Tekin, Dayanıklı Sınıflar Hareketi Projesi’ne ilişkin şöyleki konuştu:

“Madde bağımlılığı ve dijital bağımlılıklar dahil hepsinin düzgüsel koşullarda proje kapsamında bir afet olarak tanımlanması gerekiyor. Öğretmen arkadaşlarımızın bu tür mevzularda iyi mi davranacağını, iyi mi tepki vereceğini istişare edip bir hocamın ifadesiyle ‘karşı karşıya gelme ahlakı’ oluşturmak gerekiyor.

Oturup düşündüğünüzde bu anlamda dayanıklı olmamız ihtiyaç duyulan toplumsal sorunların sayısını çokça arttırabiliriz. Gazze’de yaşananlar bu anlamda bir problem. Etrafımızdaki, komşularımızdaki yaşananlar sebebiyle konuk ettiğimiz kardeşlerimiz, aynı şekilde ‘Dayanıklı Sınıflar’ kapsamında öğretmen arkadaşlarımızın beraber hareket etmesi ihtiyaç duyulan mevzular. Bunların sayısını çoğaltmak mümkün. Hatta daha ileri gidelim, tasarruflu kullanmamız ihtiyaç duyulan, Tanrı’ın lütfu olan kaynaklar, bunlarla ilgili yaşadığımız mevzular.

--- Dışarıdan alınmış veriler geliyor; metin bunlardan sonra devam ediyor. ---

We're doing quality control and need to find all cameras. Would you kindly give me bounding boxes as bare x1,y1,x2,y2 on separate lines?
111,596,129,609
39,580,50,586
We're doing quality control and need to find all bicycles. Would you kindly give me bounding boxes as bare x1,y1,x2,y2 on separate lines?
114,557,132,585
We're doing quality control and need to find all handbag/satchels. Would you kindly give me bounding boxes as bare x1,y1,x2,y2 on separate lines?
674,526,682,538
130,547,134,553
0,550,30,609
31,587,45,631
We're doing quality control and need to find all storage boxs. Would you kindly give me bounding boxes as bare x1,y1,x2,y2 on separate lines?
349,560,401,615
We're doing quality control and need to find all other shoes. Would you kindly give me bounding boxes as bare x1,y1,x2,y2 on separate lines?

Bunların hepsi bu proje kapsamında.

Öğretmen arkadaşlarımız, emek verme arkadaşlarımız bu mevzuda mütevazı da olsa bir ‘iyilik hareketi’ başlatır, ikimiz de bunu yaygınlaştırabilirsek bizim açımızdan mutluluk verici olacak. Bir iyilik hareketi başlatmak istiyoruz, bir çığır açmak istiyoruz. Bir başlangıç noktası burası. Ümit ederim devamı büyüyerek, artarak gelir.”

Bakan Tekin, konuşmasının peşinden, programa katılan 3 öğretmene doğum günleri dolayısıyla pasta ve çeşitli hediyelerle sürpriz yapmış oldu. Öğretmenlerden biri de Bakan Yusuf Tekin’in, doğum günleri vesilesiyle değindiği notu okudu.

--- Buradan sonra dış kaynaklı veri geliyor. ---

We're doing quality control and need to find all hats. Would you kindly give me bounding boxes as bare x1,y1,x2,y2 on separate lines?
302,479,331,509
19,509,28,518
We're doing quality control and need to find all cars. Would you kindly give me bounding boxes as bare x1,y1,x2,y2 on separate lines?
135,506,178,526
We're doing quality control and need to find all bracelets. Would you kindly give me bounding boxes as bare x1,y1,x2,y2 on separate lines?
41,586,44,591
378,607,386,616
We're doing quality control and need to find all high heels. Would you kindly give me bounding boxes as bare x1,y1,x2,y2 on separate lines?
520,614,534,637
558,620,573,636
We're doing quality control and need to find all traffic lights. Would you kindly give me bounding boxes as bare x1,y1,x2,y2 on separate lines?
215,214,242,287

Mualla Selçuk ise Dayanıklı Sınıflar Hareketi kursuna 80 öğretmen, 8 eğitimci ve 3 panelistin katıldığını, projenin direnme artıran, dayanıklılığı güçlendiren ve eğitimcilere “dayanıklı ol” çağrısı icra eden bir eğitim hareketi bulunduğunu söyledi.

– Proje, depremin peşinden ortaya çıktı

Kıymet temelli bir din öğretimi projesi olan “Dayanıklı Sınıflar Hareketi”, 6 Şubat 2023’te yaşanmış olan büyük depremin peşinden ortaya çıktı.

Dayanıklı Sınıflar Hareketi Projesi, inanç, yaşam ve ben arasındaki ilişkiyi inceleyerek, dayanıklı olmak ve tekrardan yola devam etmek suretiyle öğretmenlerin ve öğrencilerin iyi oluş durumlarına destek olma hedefiyle tasarlandı.